Excerpt provided section start
How to create vector embedding for multiple fields

I want to store embedding separately for two fields. For example, I am creating a schema like this

           skills = self.client.collections.create(
                name=self.collection_name,
                vectorizer_config=wvc.config.Configure.Vectorizer.text2vec_azure_openai(
                    deployment_id="text-embedding-ada-002",
                    resource_name="",
                    vectorize_collection_name=True
                ),
                properties=[
                    wvc.config.Property(
                        name="skill_name",
                        data_type=wvc.config.DataType.TEXT,
                        vectorize_property_name=True
                    ),
                    wvc.config.Property(
                        name="description",
                        data_type=wvc.config.DataType.TEXT,
                        vectorize_property_name=True
                    ),
                    wvc.config.Property(
                        name="etldatetime",
                        data_type=wvc.config.DataType.TEXT,
                        skip_vectorization=True
                    ),
                ]
            )

now i want skill_name and description embedding to be created separately,
share me the query for it, also how to search from the collection similarly, Thanks

hi @Rishi_Prakash !!

This is a named vector (multi vector) use case.

When you define a single vectorizer, just like you have done, Weavaite will concatenate all “vectorizable” properties.

Now, if you want to create vectors for specific properties (single o multiple properties), you should define different named vectors, as stated here:

with that said, this is how you collection should be created:

client.collections.delete("Test")
Excerpt provided section end
Problem 1. In the forum thread on embedding multiple fields, what does the reply say happens to the vectorizable properties when only a single vectorizer is defined?
Problem 2. Pick up the forum thread on embedding multiple fields from its final line and write the next part.
Data section section start
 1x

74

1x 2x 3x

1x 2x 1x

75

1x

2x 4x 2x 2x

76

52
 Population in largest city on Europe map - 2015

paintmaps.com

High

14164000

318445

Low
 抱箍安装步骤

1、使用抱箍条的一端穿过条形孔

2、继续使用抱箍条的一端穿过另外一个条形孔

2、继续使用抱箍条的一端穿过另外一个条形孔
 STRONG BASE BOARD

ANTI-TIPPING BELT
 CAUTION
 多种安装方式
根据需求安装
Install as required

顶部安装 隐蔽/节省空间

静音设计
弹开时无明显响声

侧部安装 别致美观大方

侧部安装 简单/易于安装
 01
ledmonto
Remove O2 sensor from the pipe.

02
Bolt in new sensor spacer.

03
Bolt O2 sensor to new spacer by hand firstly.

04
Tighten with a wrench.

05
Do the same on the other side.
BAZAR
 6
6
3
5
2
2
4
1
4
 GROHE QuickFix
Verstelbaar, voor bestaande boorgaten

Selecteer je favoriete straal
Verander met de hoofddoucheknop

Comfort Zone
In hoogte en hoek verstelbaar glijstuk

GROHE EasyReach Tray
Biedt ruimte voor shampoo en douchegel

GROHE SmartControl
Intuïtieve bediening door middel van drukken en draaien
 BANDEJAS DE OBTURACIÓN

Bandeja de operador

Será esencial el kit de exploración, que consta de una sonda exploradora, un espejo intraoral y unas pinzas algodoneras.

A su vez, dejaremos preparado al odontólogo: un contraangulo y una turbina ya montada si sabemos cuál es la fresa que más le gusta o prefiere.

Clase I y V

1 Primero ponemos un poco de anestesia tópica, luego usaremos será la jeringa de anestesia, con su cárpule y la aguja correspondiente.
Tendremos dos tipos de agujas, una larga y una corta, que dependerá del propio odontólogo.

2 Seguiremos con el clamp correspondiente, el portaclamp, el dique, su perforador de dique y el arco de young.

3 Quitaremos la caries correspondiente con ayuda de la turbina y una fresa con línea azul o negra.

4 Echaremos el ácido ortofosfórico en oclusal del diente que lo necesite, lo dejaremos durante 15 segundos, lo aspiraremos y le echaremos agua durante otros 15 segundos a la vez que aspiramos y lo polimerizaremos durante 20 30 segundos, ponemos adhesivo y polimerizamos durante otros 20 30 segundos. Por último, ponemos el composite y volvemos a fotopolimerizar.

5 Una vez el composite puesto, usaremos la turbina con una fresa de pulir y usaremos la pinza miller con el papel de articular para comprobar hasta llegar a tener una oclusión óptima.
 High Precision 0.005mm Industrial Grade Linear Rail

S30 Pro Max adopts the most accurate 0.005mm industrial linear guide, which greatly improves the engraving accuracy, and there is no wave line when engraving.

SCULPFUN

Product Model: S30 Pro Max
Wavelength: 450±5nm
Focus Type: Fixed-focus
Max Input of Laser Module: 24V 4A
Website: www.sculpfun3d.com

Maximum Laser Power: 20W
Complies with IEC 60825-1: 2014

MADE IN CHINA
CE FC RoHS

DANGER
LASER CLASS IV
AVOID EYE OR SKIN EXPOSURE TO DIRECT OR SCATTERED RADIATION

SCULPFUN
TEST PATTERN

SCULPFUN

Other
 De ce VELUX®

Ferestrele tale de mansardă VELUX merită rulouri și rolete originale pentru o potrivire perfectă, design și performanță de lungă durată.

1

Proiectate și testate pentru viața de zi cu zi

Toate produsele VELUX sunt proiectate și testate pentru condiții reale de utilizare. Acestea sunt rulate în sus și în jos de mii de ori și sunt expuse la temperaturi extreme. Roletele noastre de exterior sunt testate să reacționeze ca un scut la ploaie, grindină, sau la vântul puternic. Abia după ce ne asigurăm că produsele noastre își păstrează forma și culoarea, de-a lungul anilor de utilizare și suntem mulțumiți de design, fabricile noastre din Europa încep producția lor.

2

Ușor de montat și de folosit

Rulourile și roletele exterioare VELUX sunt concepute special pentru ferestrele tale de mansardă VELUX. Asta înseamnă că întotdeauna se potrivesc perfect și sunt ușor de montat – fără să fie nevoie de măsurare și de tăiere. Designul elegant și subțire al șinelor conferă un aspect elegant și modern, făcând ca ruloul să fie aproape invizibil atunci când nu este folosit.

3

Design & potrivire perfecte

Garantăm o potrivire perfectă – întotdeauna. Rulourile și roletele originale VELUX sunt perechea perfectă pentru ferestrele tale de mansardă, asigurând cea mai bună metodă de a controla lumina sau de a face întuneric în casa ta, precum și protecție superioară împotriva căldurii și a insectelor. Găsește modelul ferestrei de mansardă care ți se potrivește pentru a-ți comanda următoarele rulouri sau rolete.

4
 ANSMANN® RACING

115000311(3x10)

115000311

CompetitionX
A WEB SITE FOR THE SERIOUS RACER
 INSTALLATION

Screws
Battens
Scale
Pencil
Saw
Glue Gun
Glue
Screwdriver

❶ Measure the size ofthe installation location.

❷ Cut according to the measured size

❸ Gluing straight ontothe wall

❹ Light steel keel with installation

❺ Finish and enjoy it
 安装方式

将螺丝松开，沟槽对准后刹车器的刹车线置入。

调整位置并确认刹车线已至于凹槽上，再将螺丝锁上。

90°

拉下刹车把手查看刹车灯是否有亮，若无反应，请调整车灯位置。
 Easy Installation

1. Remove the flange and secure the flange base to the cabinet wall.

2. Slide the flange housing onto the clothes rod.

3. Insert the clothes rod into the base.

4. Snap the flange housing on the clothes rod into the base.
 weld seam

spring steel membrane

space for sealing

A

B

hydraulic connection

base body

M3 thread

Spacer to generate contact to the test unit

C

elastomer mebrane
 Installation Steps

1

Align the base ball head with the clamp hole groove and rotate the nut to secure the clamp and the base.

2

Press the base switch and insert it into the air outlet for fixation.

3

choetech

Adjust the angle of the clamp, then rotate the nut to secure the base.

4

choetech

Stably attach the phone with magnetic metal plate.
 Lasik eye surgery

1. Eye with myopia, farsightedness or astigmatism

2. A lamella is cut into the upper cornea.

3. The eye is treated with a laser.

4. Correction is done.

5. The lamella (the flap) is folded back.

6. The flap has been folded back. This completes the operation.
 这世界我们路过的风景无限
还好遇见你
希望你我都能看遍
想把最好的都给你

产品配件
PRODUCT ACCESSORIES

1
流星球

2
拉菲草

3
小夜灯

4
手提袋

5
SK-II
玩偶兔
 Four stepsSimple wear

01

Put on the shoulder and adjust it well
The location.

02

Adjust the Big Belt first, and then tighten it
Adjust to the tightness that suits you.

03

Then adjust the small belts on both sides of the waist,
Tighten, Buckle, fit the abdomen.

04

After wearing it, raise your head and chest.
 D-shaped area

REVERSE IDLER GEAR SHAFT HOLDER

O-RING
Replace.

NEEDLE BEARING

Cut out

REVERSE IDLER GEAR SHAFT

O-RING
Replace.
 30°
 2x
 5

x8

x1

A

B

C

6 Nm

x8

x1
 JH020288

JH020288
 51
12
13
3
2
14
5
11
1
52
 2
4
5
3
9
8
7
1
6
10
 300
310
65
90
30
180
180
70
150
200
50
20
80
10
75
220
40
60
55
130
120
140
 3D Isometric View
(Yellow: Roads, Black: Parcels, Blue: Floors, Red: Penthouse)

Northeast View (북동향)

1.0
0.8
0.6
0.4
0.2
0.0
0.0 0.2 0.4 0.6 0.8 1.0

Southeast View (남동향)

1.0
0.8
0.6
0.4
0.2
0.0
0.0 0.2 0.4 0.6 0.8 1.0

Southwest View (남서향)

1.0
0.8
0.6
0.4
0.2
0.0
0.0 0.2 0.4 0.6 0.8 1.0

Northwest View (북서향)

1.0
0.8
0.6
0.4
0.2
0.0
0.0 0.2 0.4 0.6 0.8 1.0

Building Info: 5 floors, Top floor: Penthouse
Data section section end
Task answer 1. All of the vectorizable properties are concatenated.

Task answer 2.
skills = client.collections.create(
                name="Test",
                vectorizer_config=[
                    wvc.config.Configure.NamedVectors.text2vec_openai(
                        name="skill_vector", vectorize_collection_name=True,
                        source_properties=["skill_name", "etldatetime"]
                    ),
                    wvc.config.Configure.NamedVectors.text2vec_openai(
                        name="description_vector", vectorize_collection_name=True,
                        source_properties=["description"]
                    )                    
                ],
                properties=[
                    wvc.config.Property(
                        name="skill_name",
                        data_type=wvc.config.DataType.TEXT,
                        vectorize_property_name=True
                    ),
                    wvc.config.Property(
                        name="description",
                        data_type=wvc.config.DataType.TEXT,
                        vectorize_property_name=True
                    ),
                    wvc.config.Property(
                        name="etldatetime",
                        data_type=wvc.config.DataType.TEXT,
                        skip_vectorization=True
                    ),
                ]
            )
skills.data.insert({"skill_name": "this is a skill", "description": "This is a skill desc", "etldatetime": "some etldatetime"})

note that you will get now two vectors, as below:

o = skills.query.fetch_objects(include_vector=True).objects[0]
o.vector.keys()

Output:

dict_keys([‘skill_vector’, ‘description_vector’])

Let me know if this helps!

Thanks!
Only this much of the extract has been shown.